I don’t argue that there’s nothing to be said for exploring the ways in which our public institutions facilitate or impede class, status, and economic distinctions, and how the institutionalization of those distinctions may limit the possibilities for some people, perhaps for some classes of people. I just wish we could give similar attention to just how individuals use these institutions to transform themselves. I know many community colleges have played critical roles in students’ lives, opening them to possibilities and opportunities their early lives did not provide them. The class studies I know have real trouble even ackowledging this reality.
It never got a lot of attention, but I suspect that Grey Davis’ Stanford education put him at a disadvantage against Arnold Schwarzenegger’s Wisconsin-Something education during the recall campaign. Just an off-the-wall afterthought about class and higher education.
Wow — thanks for the detalied response, John, and you’ve offered more insights than I think I can digest in a single sitting. To your list of states, I’d also add the important histories of institutions in Michigan and Wisconsin, but that’s only from my readings: I speak as someone whose education never made it west of the Ohio River. And I think there’s certainly a national study of the status of educational institutions that’s waiting (demanding?) to be done.
Part of the frustration you’re expressing sounds like it may be definitional: classes are groups of people, and in looking at classes one’s going to look at the institutionalized distinctions between those groups. While it’s a perspective, it’s also a way of not seeing, and what one does not see are the qualities, possibilities, hopes, opportunities, triumphs, and agency of human individuals.
I think the way Mina Shaughnessy read individual intent and agency and consciousness into what were formerly categorized as types of errors associated with groups of people is what made her writing so powerful for me, and I’d like to find a way to do that same skillful back-and-forth negotiation between the individual and the societal — but right now, my temperament and my perception of a structurally unjust system lead me to focus on the societal.
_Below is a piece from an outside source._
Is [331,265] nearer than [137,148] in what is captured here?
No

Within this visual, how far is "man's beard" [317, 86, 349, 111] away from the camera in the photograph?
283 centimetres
No, Mike, it makes me uncomfortable, too. The importance of “supplying business and industry” with an endless stream of workers as part of a mission statement is scary stuff. I love the Leonard Cohen piece. I’m also imagining students being fed into the gaping maw of a large machine. At the same time, my college president would say that these are the people who are going to donate money to the college so let’s keep them happy.
Some of the faculty fight it best we can, with an honors program, with an insistence in our classes that the life of the mind is as important if not more than the acquisition of “skills”, but it’s hard. I’ll have to dig out my campus’s “vison” statement for you. It’s even scarier.